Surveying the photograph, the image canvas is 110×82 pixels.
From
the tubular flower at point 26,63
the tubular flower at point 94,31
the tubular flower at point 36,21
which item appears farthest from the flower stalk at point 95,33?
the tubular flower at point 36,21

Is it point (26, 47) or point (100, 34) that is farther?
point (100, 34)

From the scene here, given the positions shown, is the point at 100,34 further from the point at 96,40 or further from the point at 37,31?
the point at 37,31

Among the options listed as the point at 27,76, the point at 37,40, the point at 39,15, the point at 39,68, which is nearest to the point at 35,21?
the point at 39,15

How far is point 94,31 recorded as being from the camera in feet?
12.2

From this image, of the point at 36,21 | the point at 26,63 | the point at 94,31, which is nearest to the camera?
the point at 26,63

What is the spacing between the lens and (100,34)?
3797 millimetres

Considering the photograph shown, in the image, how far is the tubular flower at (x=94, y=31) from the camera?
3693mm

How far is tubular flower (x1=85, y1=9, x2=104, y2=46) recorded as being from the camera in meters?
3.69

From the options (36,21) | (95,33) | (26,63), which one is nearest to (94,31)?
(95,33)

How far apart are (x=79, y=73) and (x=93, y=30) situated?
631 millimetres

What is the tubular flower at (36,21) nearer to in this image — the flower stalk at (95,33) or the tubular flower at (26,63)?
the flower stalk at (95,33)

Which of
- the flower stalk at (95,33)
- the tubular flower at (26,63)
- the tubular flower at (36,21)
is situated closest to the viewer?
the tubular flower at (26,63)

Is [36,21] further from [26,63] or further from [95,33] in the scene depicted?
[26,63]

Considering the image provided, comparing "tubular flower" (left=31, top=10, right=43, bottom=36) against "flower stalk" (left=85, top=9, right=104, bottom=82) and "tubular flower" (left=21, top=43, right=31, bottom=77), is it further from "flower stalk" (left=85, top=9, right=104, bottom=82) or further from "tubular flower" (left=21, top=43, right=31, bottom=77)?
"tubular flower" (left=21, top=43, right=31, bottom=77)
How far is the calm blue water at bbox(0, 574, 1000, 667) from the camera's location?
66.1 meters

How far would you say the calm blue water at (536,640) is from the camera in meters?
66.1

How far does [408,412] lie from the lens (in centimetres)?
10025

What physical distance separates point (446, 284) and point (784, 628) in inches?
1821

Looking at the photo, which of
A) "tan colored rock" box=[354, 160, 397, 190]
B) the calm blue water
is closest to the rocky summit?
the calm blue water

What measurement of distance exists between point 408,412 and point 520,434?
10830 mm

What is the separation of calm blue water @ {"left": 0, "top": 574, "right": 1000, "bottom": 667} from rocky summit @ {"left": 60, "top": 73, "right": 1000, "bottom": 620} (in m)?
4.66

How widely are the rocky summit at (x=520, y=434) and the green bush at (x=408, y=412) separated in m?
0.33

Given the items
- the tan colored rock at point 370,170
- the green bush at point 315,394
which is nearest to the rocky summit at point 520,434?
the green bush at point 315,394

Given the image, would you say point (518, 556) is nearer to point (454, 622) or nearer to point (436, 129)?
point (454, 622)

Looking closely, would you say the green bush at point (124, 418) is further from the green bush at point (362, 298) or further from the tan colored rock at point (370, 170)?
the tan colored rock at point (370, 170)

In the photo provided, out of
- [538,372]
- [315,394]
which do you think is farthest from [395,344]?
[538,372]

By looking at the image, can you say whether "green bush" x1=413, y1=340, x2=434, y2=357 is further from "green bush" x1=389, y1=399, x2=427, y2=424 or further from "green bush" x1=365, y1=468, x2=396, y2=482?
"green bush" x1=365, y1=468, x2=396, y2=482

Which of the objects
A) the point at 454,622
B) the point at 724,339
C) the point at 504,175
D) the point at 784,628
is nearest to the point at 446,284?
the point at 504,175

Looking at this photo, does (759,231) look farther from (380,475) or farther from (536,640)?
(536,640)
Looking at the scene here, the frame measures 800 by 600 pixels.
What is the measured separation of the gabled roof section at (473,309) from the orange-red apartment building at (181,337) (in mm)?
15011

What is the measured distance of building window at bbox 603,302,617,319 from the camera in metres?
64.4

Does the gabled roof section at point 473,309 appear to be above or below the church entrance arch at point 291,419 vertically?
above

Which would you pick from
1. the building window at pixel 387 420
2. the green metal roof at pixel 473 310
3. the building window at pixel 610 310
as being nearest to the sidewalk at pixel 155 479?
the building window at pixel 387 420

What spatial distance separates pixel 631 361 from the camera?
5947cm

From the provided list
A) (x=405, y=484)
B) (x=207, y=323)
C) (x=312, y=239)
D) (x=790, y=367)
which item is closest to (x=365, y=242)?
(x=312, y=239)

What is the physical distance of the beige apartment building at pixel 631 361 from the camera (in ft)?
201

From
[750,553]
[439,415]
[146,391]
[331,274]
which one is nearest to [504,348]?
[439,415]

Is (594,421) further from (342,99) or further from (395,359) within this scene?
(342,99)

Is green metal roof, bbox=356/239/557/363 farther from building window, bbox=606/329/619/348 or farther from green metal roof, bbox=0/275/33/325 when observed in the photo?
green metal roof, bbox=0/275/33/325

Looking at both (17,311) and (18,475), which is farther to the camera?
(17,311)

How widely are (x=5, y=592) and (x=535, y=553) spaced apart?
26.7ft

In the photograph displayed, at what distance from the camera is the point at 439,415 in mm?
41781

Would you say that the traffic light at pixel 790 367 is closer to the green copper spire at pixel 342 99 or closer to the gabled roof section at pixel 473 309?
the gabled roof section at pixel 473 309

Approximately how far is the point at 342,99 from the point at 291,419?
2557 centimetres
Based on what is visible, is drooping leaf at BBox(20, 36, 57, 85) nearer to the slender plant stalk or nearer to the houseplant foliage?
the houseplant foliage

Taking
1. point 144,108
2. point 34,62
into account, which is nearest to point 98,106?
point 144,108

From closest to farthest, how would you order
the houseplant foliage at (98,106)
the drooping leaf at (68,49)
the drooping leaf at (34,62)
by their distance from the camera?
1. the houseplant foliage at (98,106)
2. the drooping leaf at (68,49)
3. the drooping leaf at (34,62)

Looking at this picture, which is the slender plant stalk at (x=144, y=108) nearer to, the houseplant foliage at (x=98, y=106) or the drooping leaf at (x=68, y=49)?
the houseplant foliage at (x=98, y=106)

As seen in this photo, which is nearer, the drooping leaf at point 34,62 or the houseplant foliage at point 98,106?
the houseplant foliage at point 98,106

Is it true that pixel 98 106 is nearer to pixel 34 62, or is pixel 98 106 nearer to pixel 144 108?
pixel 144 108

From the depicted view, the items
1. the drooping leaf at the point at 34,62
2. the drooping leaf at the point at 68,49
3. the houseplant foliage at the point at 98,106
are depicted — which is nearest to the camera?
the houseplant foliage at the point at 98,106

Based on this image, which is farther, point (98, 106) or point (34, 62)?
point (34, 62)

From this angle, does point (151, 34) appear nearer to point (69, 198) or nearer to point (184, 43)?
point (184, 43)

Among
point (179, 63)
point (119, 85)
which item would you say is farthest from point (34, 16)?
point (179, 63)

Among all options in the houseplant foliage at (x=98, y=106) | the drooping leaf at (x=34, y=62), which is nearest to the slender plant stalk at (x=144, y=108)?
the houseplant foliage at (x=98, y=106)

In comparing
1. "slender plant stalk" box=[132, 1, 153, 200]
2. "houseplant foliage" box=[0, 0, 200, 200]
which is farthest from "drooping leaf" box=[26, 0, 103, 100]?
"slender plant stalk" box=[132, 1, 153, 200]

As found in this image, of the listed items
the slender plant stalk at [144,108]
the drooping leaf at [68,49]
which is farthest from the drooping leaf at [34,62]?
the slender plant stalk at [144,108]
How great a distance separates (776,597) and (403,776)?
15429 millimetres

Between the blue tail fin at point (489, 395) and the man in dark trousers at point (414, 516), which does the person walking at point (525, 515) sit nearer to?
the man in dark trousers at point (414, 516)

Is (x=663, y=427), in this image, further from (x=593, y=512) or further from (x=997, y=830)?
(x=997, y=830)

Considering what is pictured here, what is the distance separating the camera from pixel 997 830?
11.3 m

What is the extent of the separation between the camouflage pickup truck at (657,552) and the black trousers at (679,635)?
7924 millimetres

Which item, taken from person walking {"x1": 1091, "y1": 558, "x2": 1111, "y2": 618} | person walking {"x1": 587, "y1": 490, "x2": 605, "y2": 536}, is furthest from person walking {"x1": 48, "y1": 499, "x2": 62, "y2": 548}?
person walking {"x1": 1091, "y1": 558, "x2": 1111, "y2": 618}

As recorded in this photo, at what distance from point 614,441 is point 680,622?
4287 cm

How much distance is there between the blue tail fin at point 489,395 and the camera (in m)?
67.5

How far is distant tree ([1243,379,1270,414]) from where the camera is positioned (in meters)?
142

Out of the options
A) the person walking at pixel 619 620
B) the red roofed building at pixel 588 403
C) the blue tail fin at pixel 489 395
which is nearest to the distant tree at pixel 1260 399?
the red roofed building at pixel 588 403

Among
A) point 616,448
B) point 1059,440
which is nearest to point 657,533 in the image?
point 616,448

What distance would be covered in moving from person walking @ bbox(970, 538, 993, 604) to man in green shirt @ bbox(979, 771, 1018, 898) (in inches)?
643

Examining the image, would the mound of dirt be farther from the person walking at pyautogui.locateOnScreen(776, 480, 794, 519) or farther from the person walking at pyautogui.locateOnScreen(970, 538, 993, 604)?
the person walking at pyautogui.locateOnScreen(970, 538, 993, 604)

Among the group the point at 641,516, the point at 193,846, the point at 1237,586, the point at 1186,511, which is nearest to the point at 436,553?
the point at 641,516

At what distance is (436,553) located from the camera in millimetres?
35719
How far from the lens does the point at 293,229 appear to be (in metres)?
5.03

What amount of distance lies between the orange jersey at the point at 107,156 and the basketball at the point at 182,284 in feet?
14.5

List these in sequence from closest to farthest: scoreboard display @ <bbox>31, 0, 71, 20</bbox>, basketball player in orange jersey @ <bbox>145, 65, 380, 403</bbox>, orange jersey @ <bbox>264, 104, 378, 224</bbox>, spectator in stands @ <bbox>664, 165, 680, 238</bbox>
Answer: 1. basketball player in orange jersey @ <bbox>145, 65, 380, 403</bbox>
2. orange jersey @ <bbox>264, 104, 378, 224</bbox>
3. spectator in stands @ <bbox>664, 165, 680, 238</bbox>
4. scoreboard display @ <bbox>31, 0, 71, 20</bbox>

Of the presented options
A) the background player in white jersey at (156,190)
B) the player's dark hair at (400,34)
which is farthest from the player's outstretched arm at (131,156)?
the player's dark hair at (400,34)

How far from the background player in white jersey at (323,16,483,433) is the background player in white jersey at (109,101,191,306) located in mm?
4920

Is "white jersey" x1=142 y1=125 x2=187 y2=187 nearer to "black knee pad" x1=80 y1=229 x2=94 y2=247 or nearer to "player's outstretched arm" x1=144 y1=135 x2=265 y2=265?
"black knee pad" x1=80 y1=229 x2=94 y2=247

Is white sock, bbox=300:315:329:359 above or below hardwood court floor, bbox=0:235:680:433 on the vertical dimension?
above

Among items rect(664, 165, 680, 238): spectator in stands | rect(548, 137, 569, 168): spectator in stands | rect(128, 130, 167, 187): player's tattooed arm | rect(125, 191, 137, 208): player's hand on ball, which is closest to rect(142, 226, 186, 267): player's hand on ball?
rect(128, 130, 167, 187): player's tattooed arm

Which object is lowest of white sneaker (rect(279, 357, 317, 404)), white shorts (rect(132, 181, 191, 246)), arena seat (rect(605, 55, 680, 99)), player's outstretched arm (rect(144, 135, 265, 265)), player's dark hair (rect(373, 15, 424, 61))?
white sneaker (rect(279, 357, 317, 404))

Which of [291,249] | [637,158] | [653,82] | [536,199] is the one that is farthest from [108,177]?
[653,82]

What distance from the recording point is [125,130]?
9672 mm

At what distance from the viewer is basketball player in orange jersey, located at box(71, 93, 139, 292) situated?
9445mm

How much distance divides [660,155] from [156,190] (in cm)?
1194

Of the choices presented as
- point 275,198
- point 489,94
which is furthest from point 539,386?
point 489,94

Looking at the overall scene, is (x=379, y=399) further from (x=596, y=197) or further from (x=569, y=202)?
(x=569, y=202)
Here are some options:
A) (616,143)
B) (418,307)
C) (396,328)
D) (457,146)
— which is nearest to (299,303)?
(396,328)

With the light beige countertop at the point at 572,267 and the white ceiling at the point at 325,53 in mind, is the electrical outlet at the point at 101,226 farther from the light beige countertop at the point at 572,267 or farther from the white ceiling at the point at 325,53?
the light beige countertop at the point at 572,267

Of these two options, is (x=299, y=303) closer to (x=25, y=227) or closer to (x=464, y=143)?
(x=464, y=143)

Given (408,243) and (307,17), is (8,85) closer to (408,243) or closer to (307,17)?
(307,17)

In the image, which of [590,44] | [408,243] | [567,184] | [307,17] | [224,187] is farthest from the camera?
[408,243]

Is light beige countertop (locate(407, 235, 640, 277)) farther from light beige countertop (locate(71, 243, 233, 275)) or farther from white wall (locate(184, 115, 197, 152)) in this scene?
==================================================
DO THIS> All lines from the line containing "Which of [291,249]" through the end of the listing above are to be duplicated exactly; include both ends and nothing further.

EXPECTED OUTPUT>
Which of [291,249] | [637,158] | [653,82] | [536,199] is the one that is farthest from [108,177]?
[653,82]

What distance from the recording point is [125,130]?
9672 mm

At what distance from the viewer is basketball player in orange jersey, located at box(71, 93, 139, 292) situated?
9445mm

How much distance divides [660,155] from [156,190] (in cm)?
1194

Of the choices presented as
- point 275,198
- point 489,94
which is furthest from point 539,386?
point 489,94

Looking at the overall scene, is (x=379, y=399) further from (x=596, y=197) or further from (x=569, y=202)?
(x=569, y=202)
Here are some options:
A) (616,143)
B) (418,307)
C) (396,328)
D) (457,146)
— which is nearest to (299,303)?
(396,328)

With the light beige countertop at the point at 572,267 and the white ceiling at the point at 325,53 in mind, is the electrical outlet at the point at 101,226 farther from the light beige countertop at the point at 572,267 or farther from the white ceiling at the point at 325,53?
the light beige countertop at the point at 572,267

Of these two options, is (x=299, y=303) closer to (x=25, y=227) or closer to (x=464, y=143)?
(x=464, y=143)

Given (408,243) and (307,17), is (8,85) closer to (408,243) or closer to (307,17)?
(307,17)

In the image, which of [590,44] | [408,243] | [567,184] | [307,17] | [224,187] is farthest from the camera?
[408,243]

Is light beige countertop (locate(407, 235, 640, 277)) farther from light beige countertop (locate(71, 243, 233, 275)) or farther from white wall (locate(184, 115, 197, 152)) in this scene?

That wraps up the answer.